При этом выступая как радикальный проект будущего постмодернизм в большей степени сосредоточивает не знание о нем, а его «чувствование», «предчувствия» иных времен и иного мира. Недаром Ж.-Ф. Лиотар выделил в качестве главного программного тезиса постмодернизма необходимость «оттачивать нашу чувствительность к различиям и усиливать нашу способность переносить несоизмеримое» [3].

В. Вельш, говоря о «конгруэнции» постмодернистских феноменов, предлагает расширительное понима-

ние специфики постмодернистской «чувствительности» с точки зрения ее проникновения во многие сферы человеческой деятельности [4]. С ним солидаризуется Ф. Джеймисон, который исходил из того, что термин «постмодернизм» означает эпоху истории западной цивилизации и отказ от проекта «модерн».

Разумеется, такой подход не единичен и не отражает всего многообразия точек зрения на сущность постмодернизма. Рассмотрим разные подходы в интерпретации постмодернистского стиля мышления и приведем основные определения из классического анализа данного феномена. Вот как характеризует постмодерн и особенности постмодернистского стиля мышления И. Хассан, теоретик американской культуры:

- неточность (благосклонность к двусмысленностям, цензурам, соскальзываниям);

- фрагментация, де-канонизация и «разоблачение» реальностий;

- утрата «я» и «внутреннего мира», распад «общности» с миром;

- не-презентабельность и не-репрезентабельность, ирония (проистекающая из перспективизма, а тот, в свою очередь - из многозначности);

- гибридизация, карнавализация (аналогичная ге-тероглоссии Рабле или Стерна и тождественная центробежной полифонии, веселой, многоцветной релятивности);

- перфоманс и соучастие (энергия в движении);

- конструкционизм, подразумевающий, что мир не дан нам раз и навсегда, но является процессом непрерывной генерации множества конфликтующих между собой версий;

- имманентность, интертекстуальность всякой жизни, являющейся связкой сопряженных значений [5].

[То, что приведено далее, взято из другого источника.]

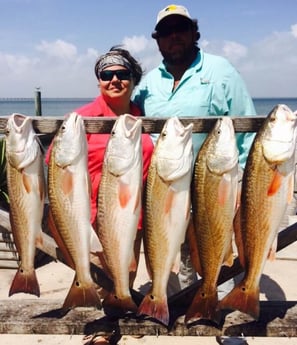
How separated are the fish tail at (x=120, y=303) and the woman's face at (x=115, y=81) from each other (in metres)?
1.72

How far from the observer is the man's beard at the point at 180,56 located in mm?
3850

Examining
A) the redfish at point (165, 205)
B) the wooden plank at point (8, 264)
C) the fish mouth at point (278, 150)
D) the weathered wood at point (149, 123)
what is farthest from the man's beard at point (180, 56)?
the wooden plank at point (8, 264)

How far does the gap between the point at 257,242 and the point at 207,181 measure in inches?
19.2

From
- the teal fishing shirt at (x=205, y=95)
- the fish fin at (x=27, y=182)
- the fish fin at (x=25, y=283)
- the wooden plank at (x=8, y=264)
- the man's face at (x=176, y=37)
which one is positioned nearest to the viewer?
the fish fin at (x=27, y=182)

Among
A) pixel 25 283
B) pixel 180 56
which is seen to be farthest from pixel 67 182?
pixel 180 56

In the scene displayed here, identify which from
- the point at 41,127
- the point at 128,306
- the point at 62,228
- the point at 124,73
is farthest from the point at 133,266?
the point at 124,73

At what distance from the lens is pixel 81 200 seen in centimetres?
273

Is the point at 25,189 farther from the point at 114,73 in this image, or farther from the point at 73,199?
the point at 114,73

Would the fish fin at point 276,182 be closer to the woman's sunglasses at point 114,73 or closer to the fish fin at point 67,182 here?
the fish fin at point 67,182

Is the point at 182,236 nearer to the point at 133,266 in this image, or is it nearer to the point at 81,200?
the point at 133,266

Также возможен анализ постмодернизма, основанный на выделении его сущностных признаков как определенного типа философской рефлексии.

Назовем основные параметры импликативной автономии постмодернистского дискурса:

1. Отрицание всех ранее существовавших концепций, доктрин и стилей мышления. Резкое и явное отвержение любой претензии на обладание универсальной истины, подозрительное отношение к любому проявлению концептуальной доминанты.

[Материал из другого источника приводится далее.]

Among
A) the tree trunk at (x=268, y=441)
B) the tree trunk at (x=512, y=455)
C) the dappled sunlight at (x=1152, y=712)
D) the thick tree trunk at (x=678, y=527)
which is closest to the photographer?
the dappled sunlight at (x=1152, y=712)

2. Указания на то, что классическая парадигма себя полностью исчерпала; отказ от традиций рационального разума, непризнание категорий научного мышления: истина, сущность, причина, закономерность, объективность и т.д. И одновременно введение в обиход новых понятий и терминов: «деконструкция», «деструкция», «мышление интенсивности», «философия сингу-лярностей» и т.д.

3. Использование культурного опыта цивилизации как «текста» в целях конструирования своего собственного смыслообразующего пространства новой де-центрированной «квазиреальности», которая не содержит в себе высшего принципа или абсолюта.

4. Разрушение эстетики как метафизического принципа. Наделение понятий «ирония», «игра», «неопределенность», «случайность» единственно законным ста-

тусом значимости и предпочтения в осмыслении мира

5. Признание плюралистичности мира как совокупности универсумов - вместо монизма; утверждение понятий «bricolage» и «ризомность» как основополагающих принципов динамики культурной жизни.

Как известно, дословно bricolage (фр.) - действовать уловками. Бильярдный термин, означающий послать шар к борту, чтобы он, оттолкнувшись, пошел в обратном направлении и попал в лузу. Термин введен в научный оборот структуралистами. В применении к современности это по сути профанация. Ризома же -термин, заимствованный из биологии, способ роста корня у некоторых растений, раздробленное множество разнородных образований, беспорядочное возникновение множественности, движение, у которого нет вектора.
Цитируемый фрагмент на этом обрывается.